The piece proposed for “Inside” will be echoed with another work created concurrently at the Kunsthalle Münster. Each “apparatus” uses as a starting point an introduction to the book School for Crusoes, in which Jules Verne parodies his favorite genre of the “Mysterious Island”. Nelson uses these ideas of parody, as well as the motif of the island and the now clichéd scenario of its inhabitant, to conceptually construct the piece. The visitor is invited to enter into the psyche of the artist at a particular moment, between his past and future, an elusive chimera that one could consider as the present.

Numen/For Use

Tape Paris, Numen/For Use. Exposition INSIDE, Palais de Tokyo (2014)

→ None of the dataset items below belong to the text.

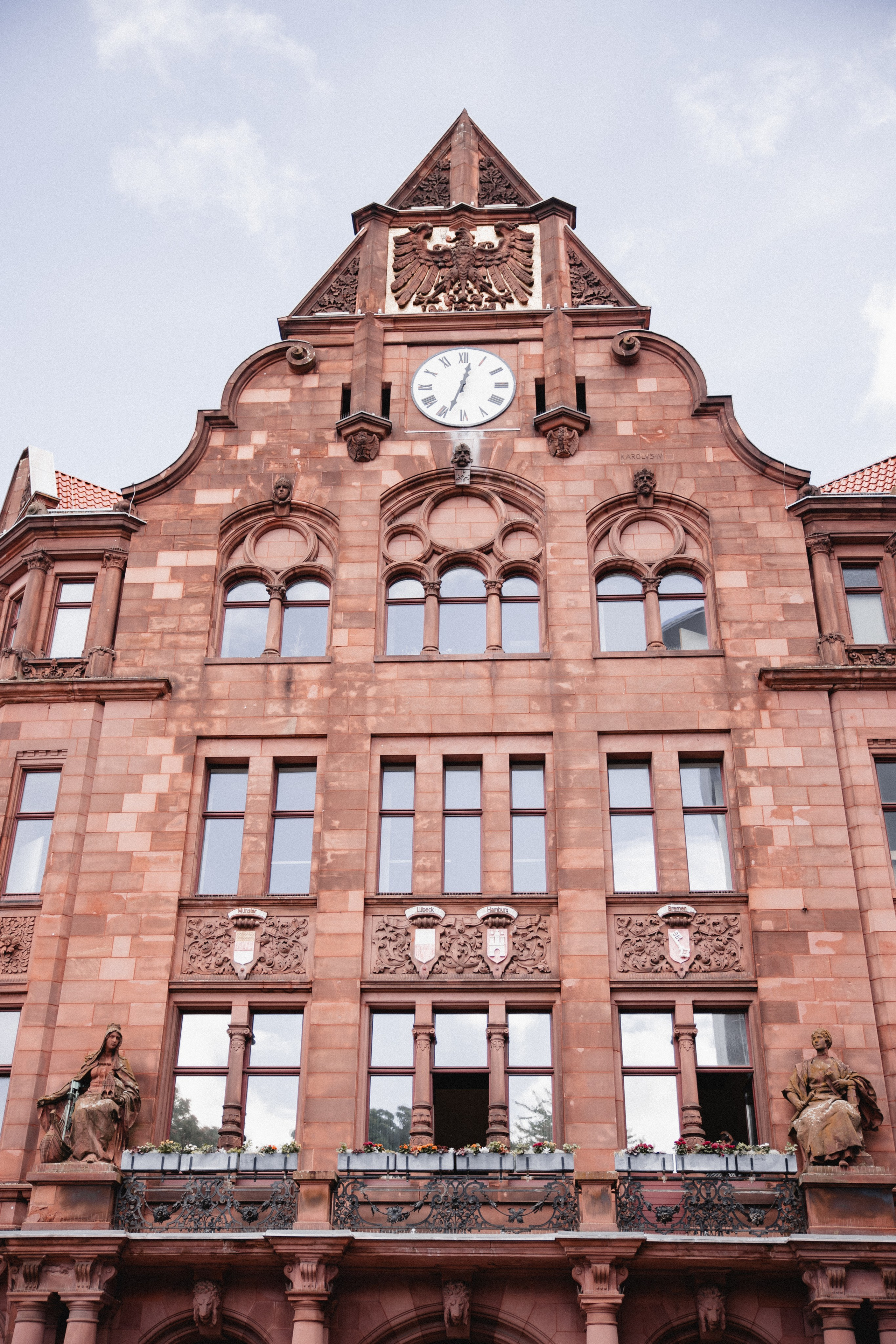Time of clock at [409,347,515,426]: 12:33
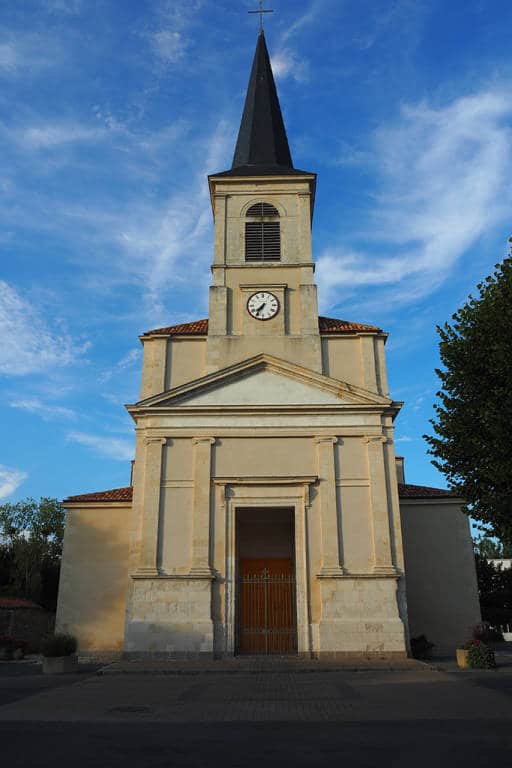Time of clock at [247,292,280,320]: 7:35
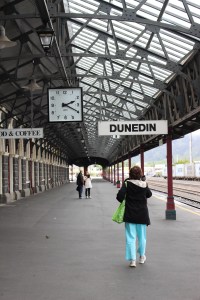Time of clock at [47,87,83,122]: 2:19
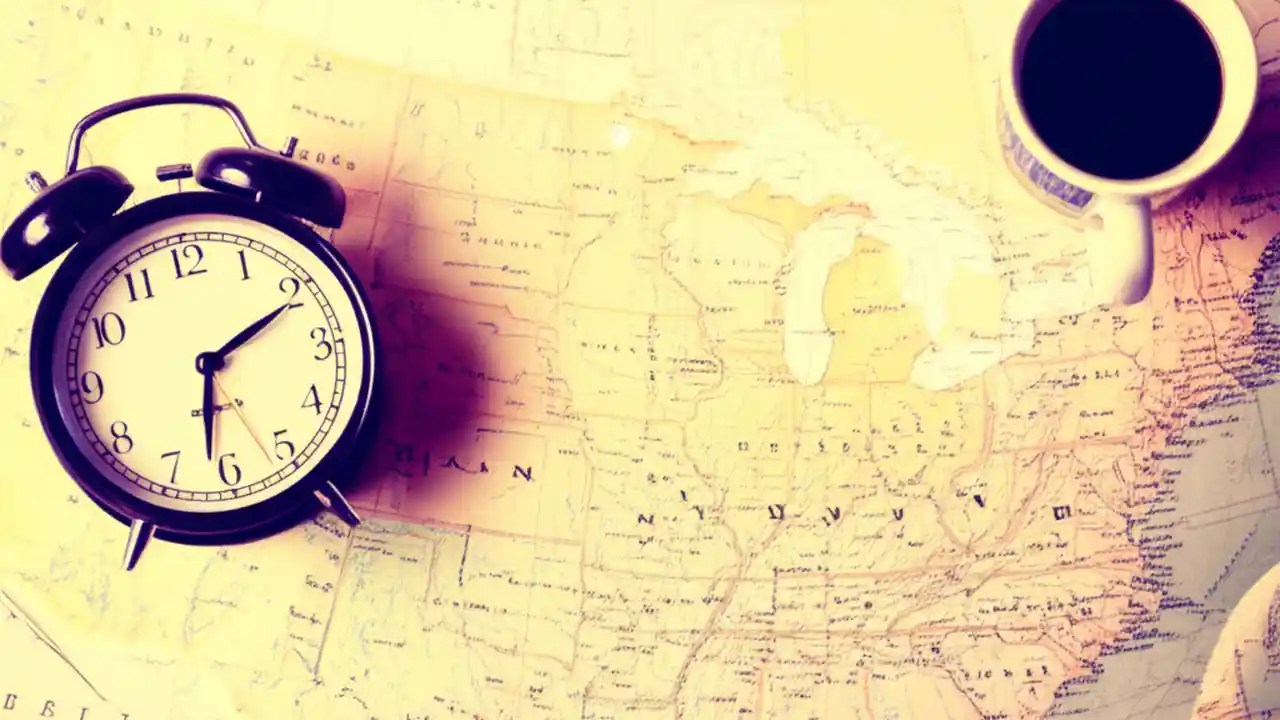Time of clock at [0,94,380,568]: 6:10
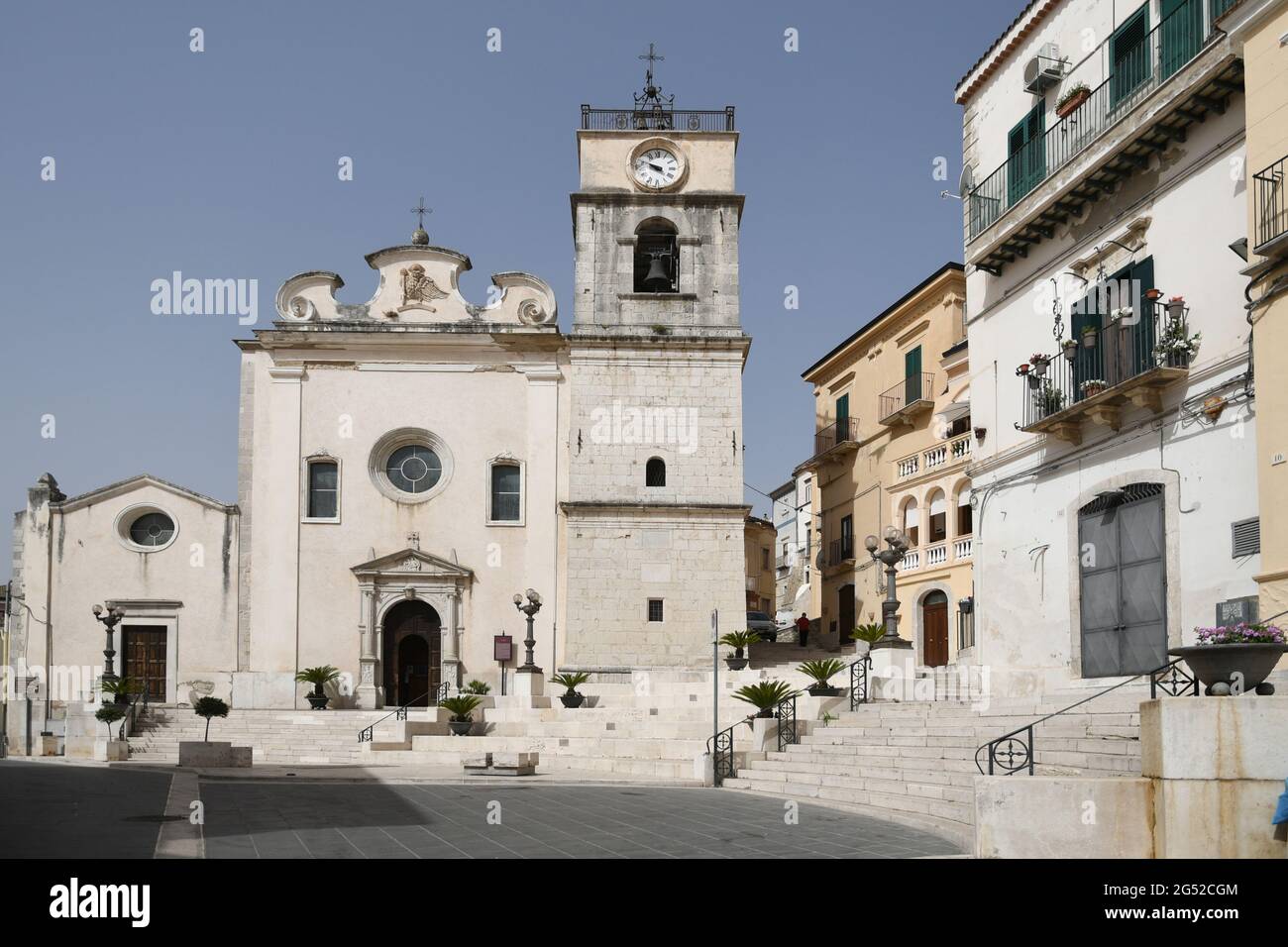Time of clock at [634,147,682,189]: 9:48
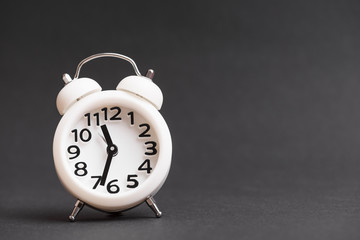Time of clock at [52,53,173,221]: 11:33
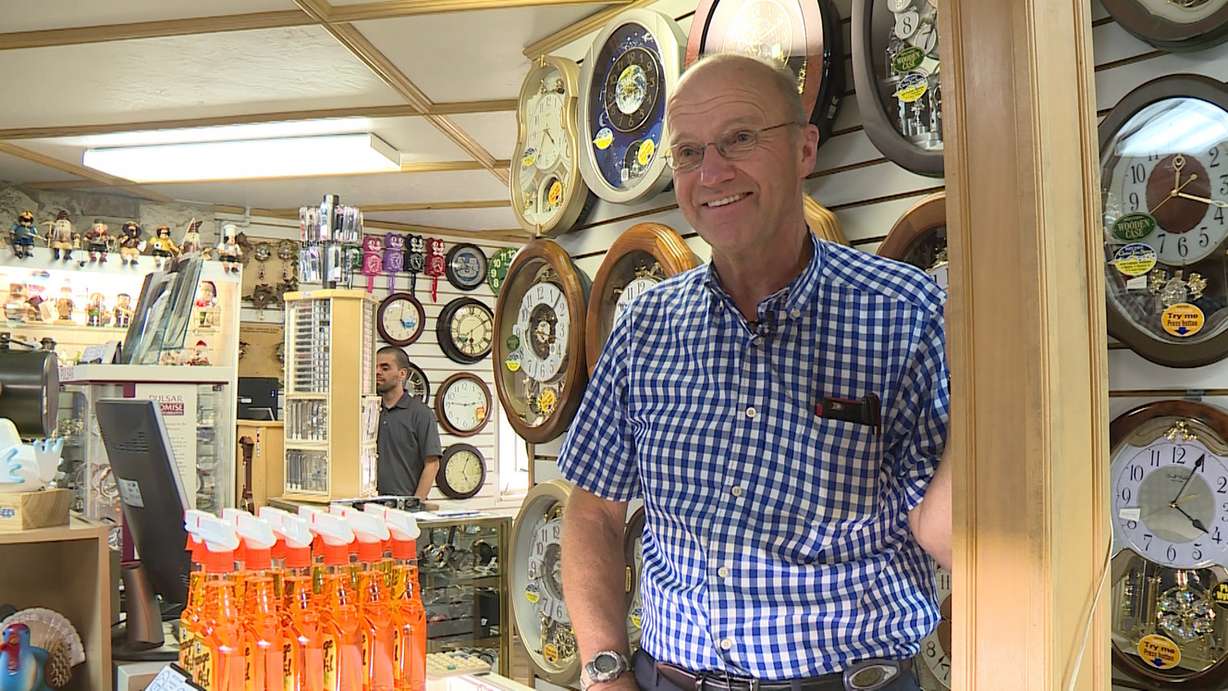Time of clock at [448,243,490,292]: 11:42
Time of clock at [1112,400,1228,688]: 4:04
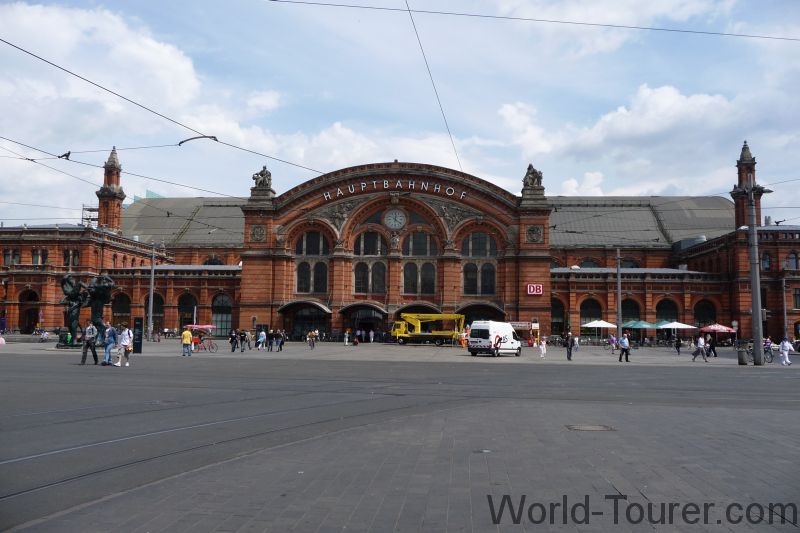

Made up only of transparent Scotch tape, this monumental installation by Numen/For Use (Sven Jonke, born in 1973, lives and works in Berlin; Christophe Katzler, born in 1968, lives and works in Vienna and Nikola Radeljkovic, born in 1971, lives and works in Zagreb) sprawls throughout the Palais de Tokyo’s entrance hall like a stretched canvas.
The arms of this mass hanging off the building reveals glimpses of its organic innards. The structure invites visitors to walk towards the starting point of the exhibition, Inside. The bravest have the possibility of penetrating into this protective matrix and the journey through it constitutes the first stage in the exploration of an inner space that is physical as much as it is mental.
Numen/For Use is a collective that, since the 2000s, has also worked in the areas of scenography and the visual arts. Their experimental creations – not destined for any preconceived use – are usually immersive and always activated by the viewer.

Stéphane Thidet

Stéphane Thidet, Le Refuge, 2014. Inside, Palais de Tokyo. Crédit photo : André Morin

Le Refuge by Stéphane Thidet (born in 1974, lives and works in Paris) is a wooden cabin, equipped with a few pieces of furniture, similar to those in which mountaineers and hikers might spend the night in the mountains. Yet who would dream of entering this cabin as it’s raining inside? Watching the rainfall through the window doesn’t produce a feeling of pleasure or security.
Rather, the viewer is faced here with a reversal of outside and inside, of a refuge turned into a hostile place. The refuge is therefore to be found outside, perhaps within us. Stéphane Thidet manipulates objects and forms, proposing situations through his work. He subverts and disturbs what is familiar, forcing each of us to look at and interrogate reality. The artist knowingly turns our daily experiences and knowledge on their heads in order to interact with our imaginations.

Abraham Poincheval

Vue d'exposition, Inside, Palais de Tokyo (2014), Abraham POINCHEVAL. Crédit photo : André Morin

The inhabitable sculpture by Abraham Poincheval (born in 1972, lives and works in Marseille) was created in collaboration with the Gassendi Museum (Dign-les-Bains) so that the artist could live in it autonomously, cut off from the outside world.
During the thirteen days of his performance at the musée de la Chasse et de la Nature (Paris), like Jonas in the whale’s stomach, the artist lived inside this life-sized bear sculpture, became one with the bear’s body and fed like a bear. This experience of extreme solitude and retreat from the world was filmed and transmitted via video.
Abraham Poincheval explores the world by pushing back his physical and mental limits. The artist develops many approaches such as confinement, the absence of communication and living in self-sufficiency, spending for example a week in a hole dug into the floor of a gallery and covered by a one-ton stone (Galerie HO, Marseille, 2012). In 2013, he returned again to underground isolation and analyzed the total loss of visual and temporal markers when he spent five days with students in a pitch-black cave.